SUPPLIED TEXT:
Date:
20030109
Docket:
2002-1058-IT-I
BETWEEN:
ELLIS L.G.
BAREFOOT,
Appellant,
and
HER MAJESTY
THE QUEEN,
Respondent.
Reasons
for Judgment
Lamarre,
J.T.C.C.
[1]
This is an appeal under the informal procedure from an assessment
made under the Income Tax Act ("Act") by
the Minister of National Revenue ("Minister") for the
2000 taxation year.
[2]
In computing his non-refundable tax credits for the 2000 taxation
year, the appellant included an equivalent-to-spouse amount in
respect of Samuel, one of his children. In assessing the
appellant, the Minister denied the
equivalent-to-spouse amount for that year.
[3]
The facts may be summarized as follows. The appellant and his
former spouse were separated on August 1, 2000. There were two
children from the marriage: Samuel, born August 21, 1996, and
Maria Annette, born November 13, 1999. After the separation,
the appellant's former wife kept the matrimonial home and the
children lived primarily with their mother. The mother started to
work, two days on, two days off. When she was at work, the
children would be in day care and the appellant would pick them
up, bring them back to the matrimonial home, feed them and take
care of them until the mother returned from work. I understand
from the appellant's testimony that when the mother worked on
weekends, the children would come to the appellant's
apartment and stay over.
[4]
Without entering into a formal agreement, the appellant agreed to
pay $857 per month in support for the children from the first day
of separation to the end of October 2000. The support payments
were increased to $887 per month beginning November 1, 2000. The
appellant also paid $400 monthly in support for his former spouse
from the date of separation onwards.

PROVIDED DATA:
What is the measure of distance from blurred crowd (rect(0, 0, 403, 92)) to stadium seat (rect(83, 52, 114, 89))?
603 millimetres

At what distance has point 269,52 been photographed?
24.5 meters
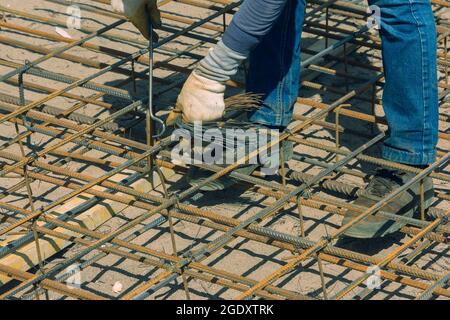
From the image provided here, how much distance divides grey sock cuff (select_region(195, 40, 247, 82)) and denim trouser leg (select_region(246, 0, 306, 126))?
48cm

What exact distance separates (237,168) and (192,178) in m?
0.21

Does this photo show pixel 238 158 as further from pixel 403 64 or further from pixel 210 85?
pixel 403 64

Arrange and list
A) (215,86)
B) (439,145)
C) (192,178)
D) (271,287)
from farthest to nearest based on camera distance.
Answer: (439,145) → (192,178) → (215,86) → (271,287)

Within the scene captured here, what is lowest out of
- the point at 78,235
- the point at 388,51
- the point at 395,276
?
the point at 395,276

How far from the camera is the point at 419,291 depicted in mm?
5527

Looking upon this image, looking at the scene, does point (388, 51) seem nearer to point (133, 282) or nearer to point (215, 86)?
point (215, 86)

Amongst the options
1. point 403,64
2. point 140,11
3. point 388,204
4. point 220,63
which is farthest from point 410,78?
point 140,11

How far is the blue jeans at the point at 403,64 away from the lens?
5.65 metres

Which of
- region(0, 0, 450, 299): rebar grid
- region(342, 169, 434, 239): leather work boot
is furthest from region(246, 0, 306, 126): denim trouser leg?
region(342, 169, 434, 239): leather work boot

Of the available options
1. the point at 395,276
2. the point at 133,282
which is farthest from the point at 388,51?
the point at 133,282

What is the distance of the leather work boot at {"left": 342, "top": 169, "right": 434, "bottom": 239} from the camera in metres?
A: 5.64

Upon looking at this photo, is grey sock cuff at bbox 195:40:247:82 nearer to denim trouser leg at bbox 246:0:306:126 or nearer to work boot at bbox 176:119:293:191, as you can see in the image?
work boot at bbox 176:119:293:191

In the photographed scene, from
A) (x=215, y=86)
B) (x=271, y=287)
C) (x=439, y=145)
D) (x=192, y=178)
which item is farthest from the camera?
(x=439, y=145)

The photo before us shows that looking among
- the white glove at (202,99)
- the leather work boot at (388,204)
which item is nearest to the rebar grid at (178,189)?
the leather work boot at (388,204)
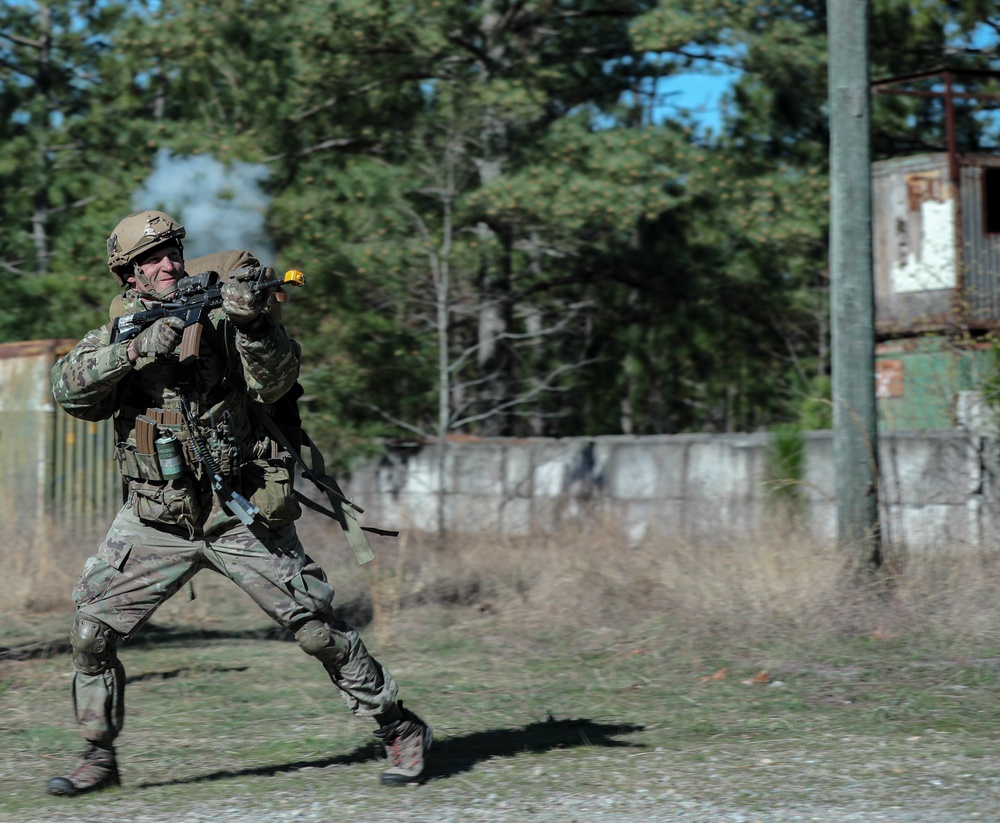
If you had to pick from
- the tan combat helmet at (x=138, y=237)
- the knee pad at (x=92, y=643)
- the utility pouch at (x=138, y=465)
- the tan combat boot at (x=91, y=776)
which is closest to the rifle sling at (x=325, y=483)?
the utility pouch at (x=138, y=465)

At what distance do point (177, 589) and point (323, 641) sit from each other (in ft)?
1.74

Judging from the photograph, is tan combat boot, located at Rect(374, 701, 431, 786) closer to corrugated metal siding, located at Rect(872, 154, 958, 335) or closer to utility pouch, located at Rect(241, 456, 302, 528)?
utility pouch, located at Rect(241, 456, 302, 528)

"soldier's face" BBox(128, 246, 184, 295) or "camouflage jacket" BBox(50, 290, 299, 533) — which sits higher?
"soldier's face" BBox(128, 246, 184, 295)

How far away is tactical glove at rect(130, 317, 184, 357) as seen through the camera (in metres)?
3.96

EXERCISES TO COMPLETE:
1. In the entries, switch "camera" to "lens" starting with the line with "In the photographed scene, from" and going on through the end of the entries, keeping everything else the same, and omit the pictures.
2. Resume the tax appeal judgment from the point where it stops.
The entries are unrelated to the tax appeal judgment.

RESULTS FOR THE EXERCISE:
1.
In the photographed scene, from
A) (x=215, y=86)
B) (x=271, y=287)
C) (x=439, y=145)
D) (x=192, y=178)
which item is farthest from the lens?
(x=439, y=145)

The photo before us shows that looking among
- the white glove at (202,99)
- the leather work boot at (388,204)
which item is nearest to the rebar grid at (178,189)?
the leather work boot at (388,204)
If you had to pick from
- the tan combat helmet at (x=138, y=237)
- the knee pad at (x=92, y=643)
- the utility pouch at (x=138, y=465)
- the tan combat boot at (x=91, y=776)
which is closest to the rifle sling at (x=325, y=483)?
the utility pouch at (x=138, y=465)

At what distance do point (177, 589) and point (323, 641) sit from each other (in ft)?
1.74

Judging from the photograph, is tan combat boot, located at Rect(374, 701, 431, 786) closer to corrugated metal siding, located at Rect(872, 154, 958, 335) or closer to utility pouch, located at Rect(241, 456, 302, 528)?
utility pouch, located at Rect(241, 456, 302, 528)

"soldier's face" BBox(128, 246, 184, 295) or "camouflage jacket" BBox(50, 290, 299, 533) — which sits higher?
"soldier's face" BBox(128, 246, 184, 295)

How far away is tactical glove at rect(130, 317, 184, 357) as seen through the lens (in metres)?
3.96

2.
[5]
In filing his tax return for 2000, the appellant relied on the
General Income Tax and Benefit Guide 2000 to claim an
equivalent-to-spouse amount. That guide contains the
following:
Line 305 -
Equivalent-to-spouse amount
You may be
able to claim an equivalent-to-spouse amount if, at any time in
the year, you met all of the following conditions:
·
you were single,
divorced, separated, or widowed;
·
you supported a
dependant; and
·
you lived with the
dependant (in most cases, in Canada) in a home that you
maintained.
To qualify,
at the time you met the above conditions, the dependant also must
have been either:
·
your parent or
grandparent, by blood, marriage, or adoption (legal or in fact);
or
·
your child,
grandchild, brother, or sister, by blood, marriage, or adoption
(legal or in fact) and either under 18, or mentally or physically
infirm.
. .
.
Even if all
of the preceding conditions have been met, you cannot claim this
amount if any of the following applies:
·
The dependant's
net income (line 236 of his or her return, or the amount that it
would be if he or she filed a return) is $6,754 or
more.
·
You are claiming a
spousal amount (see line 303).
·
The person for whom
you want to claim this amount is your common-law spouse. However,
you may be able to claim the spousal amount on line
303.
·
Someone else in
your household is making this claim. Each household is allowed
only one claim for the equivalent-to-spouse amount, even if there
is more than one dependant in the household.
·
The claim is for a
child for whom you were required to make support payments.
However, if you were separated for only part of 2000, due to a
breakdown in your relationship, you have a choice. You can claim,
for that child, either the equivalent-to-spouse amount (plus any
allowable amounts on lines 306, 315, and 318) or the support
amounts paid for the year (if they are deductible) whichever is
better for you.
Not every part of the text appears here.